According to Fergusson, UK North Sea operators of all sizes have shown interest in this approach. “We hear regularly from companies that they do not want to take on decommissioning themselves. A lot of the ‘big boys’ have already been heavily outsourcing this process, although there are exceptions such as at the Brent field where Shell has been heavily involved. But I do think the market is ready for innovation, and the Oil & Gas Authority has been highly supportive of what we’ve been doing and keen for our model to succeed. They see our experience as a learning curve that may inform the rest of the North Sea.”
Some of the lessons learned from the program on the Dunlin A platform in particular could be applied to minimize costs in other projects. “We have always looked to challenge the conventional way of doing things,” Fergusson said. “Initially during the P&A process, we were installing three 200-ft [61-m] barriers per well, but it was taking a long time. So we reviewed the regulations and wondered, do we really need to do this from a risk point of view? The answer was ‘no’, so we switched to a single 200-ft barrier and two 100-ft [30-m] barriers: the resultant gains have saved us upward of £25 million [$36 million].
“We have also looked to implement SIMOPs where possible. During the project’s early phase in 2015-16, we identified a need for an integrated approach. There were 140 beds on the platform and a big drilling crew: by prioritizing the safety-critical processes, we determined we could bring the crew compliment down to 50, focusing on what really needed to be done – not what used to be done – and this too has led to substantial efficiencies.”
Taking on other North Sea projects would necessitate recruitment of extra staff, Fergusson said. “We don’t see ourselves owning specialist equipment such as heavy-lift vessels or drilling rigs, but we are open to alliances with other contractors, depending on whether the operators we engage with want a ‘packaged’ solution. We have built relationships with Archer and Transocean on Dunlin, and WorleyParsons engineers have provided expertise on the topsides work. Could we take these relationships forward to other projects? It is possible.
“Our next project has to be in the UK North Sea, and probably involving one of the larger installations in the central or northern sectors. Beyond that, there is no reason why we could not transfer this service to other types of assets on the UKCS and also farther afield. We have had enquiries from Brazil and Australia, where there are several offshore concrete gravity based structures.”

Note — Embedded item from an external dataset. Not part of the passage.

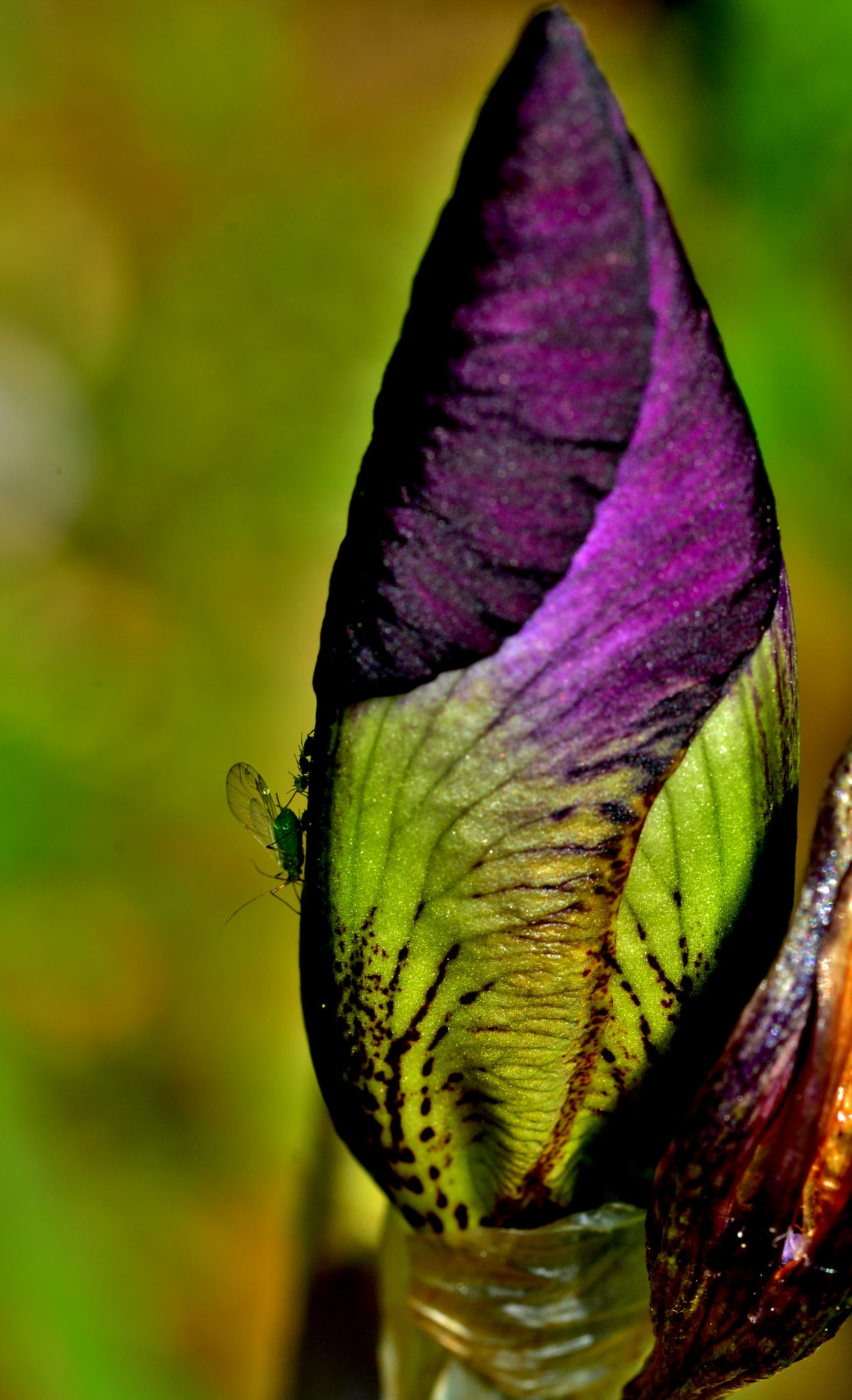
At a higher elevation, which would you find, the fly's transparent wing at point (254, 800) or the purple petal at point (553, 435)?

There remains the question of finance, but Decom Energy is flexible as to how this might be structured, recognizing that each deal is likely to be different. “We are looking at a variety of commercial models to ensure alignment with existing owners, aimed at reducing overall cost and providing certainty. The UK government’s recent decision to transfer tax history for fields approaching decommissioning also opens the way to new potential models,” Fergusson concluded.